_STATED TASK_
Swap "framed artwork" for "wall painting" everywhere it occurs in the records below, and write the records out again with nothing else changed.

_DATA ROWS_
╔══
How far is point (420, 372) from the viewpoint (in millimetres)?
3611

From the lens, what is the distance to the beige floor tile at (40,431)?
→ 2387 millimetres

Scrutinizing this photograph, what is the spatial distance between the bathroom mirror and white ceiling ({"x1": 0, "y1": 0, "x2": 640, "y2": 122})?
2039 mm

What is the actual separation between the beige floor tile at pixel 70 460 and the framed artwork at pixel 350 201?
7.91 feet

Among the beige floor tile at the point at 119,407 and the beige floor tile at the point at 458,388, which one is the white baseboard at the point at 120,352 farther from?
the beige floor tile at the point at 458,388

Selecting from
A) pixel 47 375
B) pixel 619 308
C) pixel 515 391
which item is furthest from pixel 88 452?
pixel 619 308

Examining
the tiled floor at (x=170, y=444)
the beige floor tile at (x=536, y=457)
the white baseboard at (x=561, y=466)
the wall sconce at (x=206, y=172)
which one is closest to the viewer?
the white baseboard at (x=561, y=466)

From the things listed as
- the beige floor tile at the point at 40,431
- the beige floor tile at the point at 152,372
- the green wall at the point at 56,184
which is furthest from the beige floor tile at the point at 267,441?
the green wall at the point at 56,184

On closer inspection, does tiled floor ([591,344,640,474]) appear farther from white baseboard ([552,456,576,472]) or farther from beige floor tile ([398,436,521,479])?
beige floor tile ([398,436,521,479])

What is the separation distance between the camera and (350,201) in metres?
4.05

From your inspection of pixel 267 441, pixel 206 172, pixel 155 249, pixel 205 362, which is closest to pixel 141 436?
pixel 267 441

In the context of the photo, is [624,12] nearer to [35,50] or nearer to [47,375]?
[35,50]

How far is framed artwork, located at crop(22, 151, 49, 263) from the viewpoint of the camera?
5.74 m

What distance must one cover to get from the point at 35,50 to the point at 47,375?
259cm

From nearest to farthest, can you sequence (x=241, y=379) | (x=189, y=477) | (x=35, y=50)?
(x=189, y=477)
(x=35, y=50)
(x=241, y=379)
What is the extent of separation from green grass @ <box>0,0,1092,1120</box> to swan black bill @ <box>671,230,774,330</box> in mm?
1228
╚══
_WRITTEN RESPONSE_
How far is point (420, 372) from the viewpoint (in millimetres)?
3611

From the lens, what is the distance to the beige floor tile at (40,431)?
→ 2387 millimetres

Scrutinizing this photograph, what is the spatial distance between the bathroom mirror and white ceiling ({"x1": 0, "y1": 0, "x2": 640, "y2": 122})?
2039 mm

What is the actual separation between the beige floor tile at pixel 70 460 and the wall painting at pixel 350 201?
7.91 feet

Among the beige floor tile at the point at 119,407 and the beige floor tile at the point at 458,388, which one is the white baseboard at the point at 120,352 farther from?
the beige floor tile at the point at 458,388

Selecting from
A) pixel 47 375
B) pixel 619 308
C) pixel 515 391
which item is furthest from pixel 88 452?
pixel 619 308

Examining
the tiled floor at (x=170, y=444)
the beige floor tile at (x=536, y=457)
the white baseboard at (x=561, y=466)
the wall sconce at (x=206, y=172)
which one is closest to the viewer?
the white baseboard at (x=561, y=466)

From the things listed as
- the beige floor tile at the point at 40,431
- the beige floor tile at the point at 152,372
- the green wall at the point at 56,184
which is furthest from the beige floor tile at the point at 267,441?
the green wall at the point at 56,184

On closer inspection, does tiled floor ([591,344,640,474]) appear farther from white baseboard ([552,456,576,472]) or farther from beige floor tile ([398,436,521,479])?
beige floor tile ([398,436,521,479])

What is the separation distance between the camera and (350,201) in metres?
4.05

From your inspection of pixel 267 441, pixel 206 172, pixel 155 249, pixel 205 362, which is closest to pixel 141 436?
pixel 267 441

In the context of the photo, is [624,12] nearer to [35,50] or nearer to [47,375]?
[35,50]

How far is wall painting, located at crop(22, 151, 49, 263) from the viewpoint of the camera?
5.74 m

What distance must one cover to get from the point at 35,50 to the point at 47,375?
259cm

From nearest to farthest, can you sequence (x=241, y=379) | (x=189, y=477) | (x=35, y=50)?
(x=189, y=477)
(x=35, y=50)
(x=241, y=379)
What is the extent of separation from green grass @ <box>0,0,1092,1120</box> to swan black bill @ <box>671,230,774,330</box> in mm?
1228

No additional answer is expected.